▶ _Try it_: The stretch wanted below opens at the line containing "Paleolithic Landscapes of Iran" and closes at the line containing "Reform and Punishment". Please return it exactly, with no other lines.
** Data records follows **
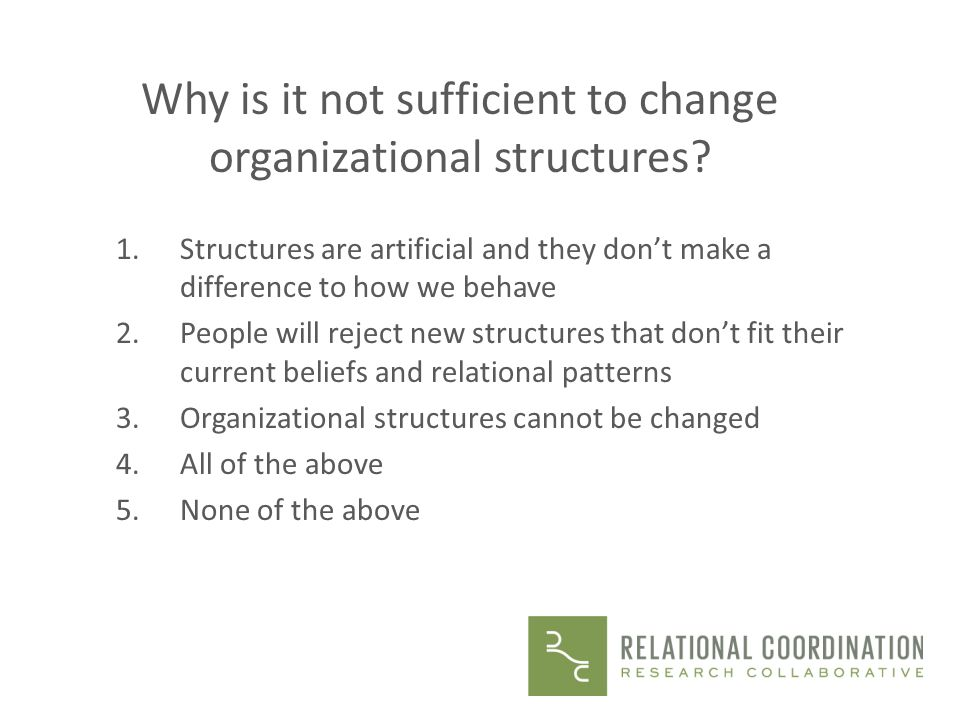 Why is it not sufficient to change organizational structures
** End of Data records **
** Data records follows **
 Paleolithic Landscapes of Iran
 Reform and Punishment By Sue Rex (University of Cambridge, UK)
** End of Data records **
** Data records follows **
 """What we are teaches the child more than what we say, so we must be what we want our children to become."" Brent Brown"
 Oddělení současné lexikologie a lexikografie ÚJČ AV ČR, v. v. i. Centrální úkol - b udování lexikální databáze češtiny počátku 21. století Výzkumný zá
** End of Data records **
▶ _Result below_:
 Paleolithic Landscapes of Iran
 Reform and Punishment By Sue Rex (University of Cambridge, UK)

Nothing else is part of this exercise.